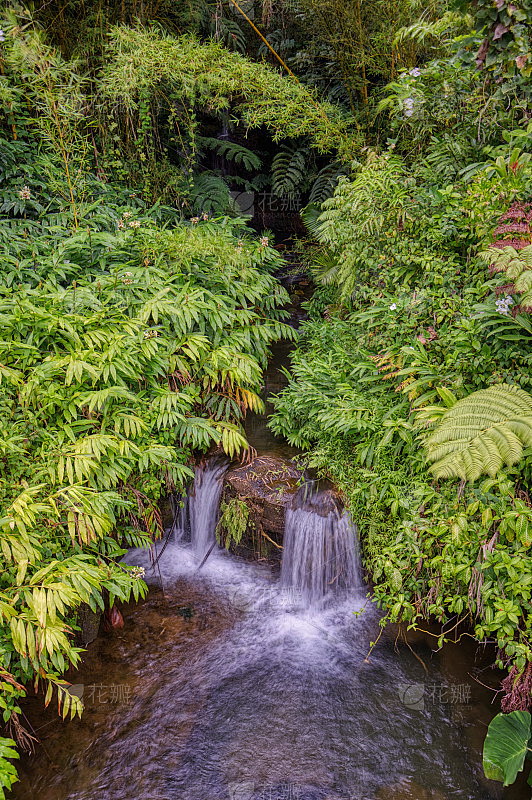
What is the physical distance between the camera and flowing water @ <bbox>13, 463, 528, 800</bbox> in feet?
9.14

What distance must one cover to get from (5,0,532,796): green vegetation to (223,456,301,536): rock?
18cm

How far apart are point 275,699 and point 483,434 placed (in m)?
2.21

********

Can you output the rows above as a two-column CSV with the headers input and output, giving every answered item its own line, with its wording under input and its answer under output? Put each field in quotes, replace any line breaks with spaces, and leave out the pictures.

input,output
"What is the physical distance between the camera and flowing water @ <bbox>13, 463, 528, 800</bbox> in feet?","9.14"
"What distance must one cover to get from (5,0,532,796): green vegetation to (223,456,301,536): rock?","18cm"
"How far apart are point 275,699 and point 483,434 placed (in m)?","2.21"